I did stumble across this artist a while back, who I probably should have mentioned. Orkhan Huseynov made a film ‘Calentamiento Global’ that mixed footage of telenovella’s with a voice over dialogue that discusses global warming – making it all very dramatic, ‘blunderous’ and darkly humourous. His work made me think about other dramatic guilty pleasures that can be re-contextualised through edited sound or assemblage to create something serious or conflicting. His work partly inspired an assemblage I did in MAFA, using an old tv playing ‘strictly ballroom’.

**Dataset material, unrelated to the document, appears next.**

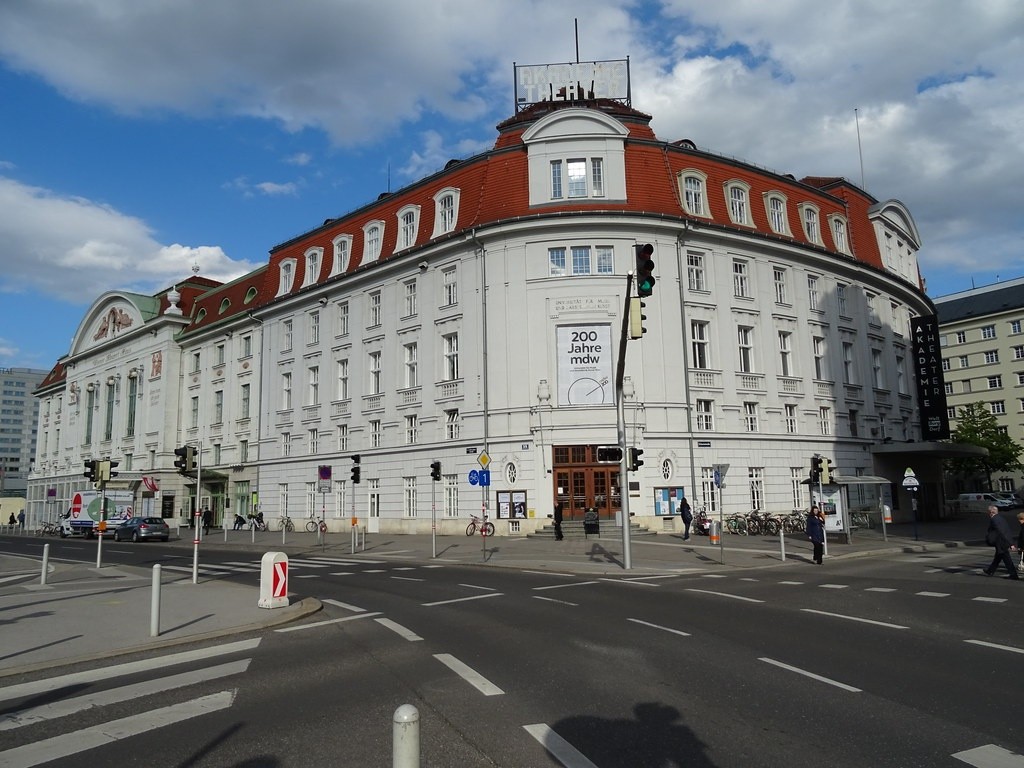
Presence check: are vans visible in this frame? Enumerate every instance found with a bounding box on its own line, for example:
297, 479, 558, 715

However, I did cross the road recently and go visit Rachel Whiteread’s Tate exhibition. She is an artist who I have come to recognise as quite significant in relation to how a narrative can be built around the use of space or inanimate objects and the recording of it. It’s this nostalgia or capturing the essence of a story that has been going on for years that has become important to me, because it is so prevalent in how my generation lives when life starts to get tough – a composite of the present or years gone by that you yearn for again or that you are trying to hold on to. I don’t know. But her work was certainly something that I did not care for or understand when I was 18 and in art foundation.
All in all, I was told by another student I would’ve probably presented better if I had stood up. Which is probably true, but deep down I think I knew that most of my ‘artist’ references were a bit shameful and lazy and lacking in reflection to how/who I really get my inspiration from.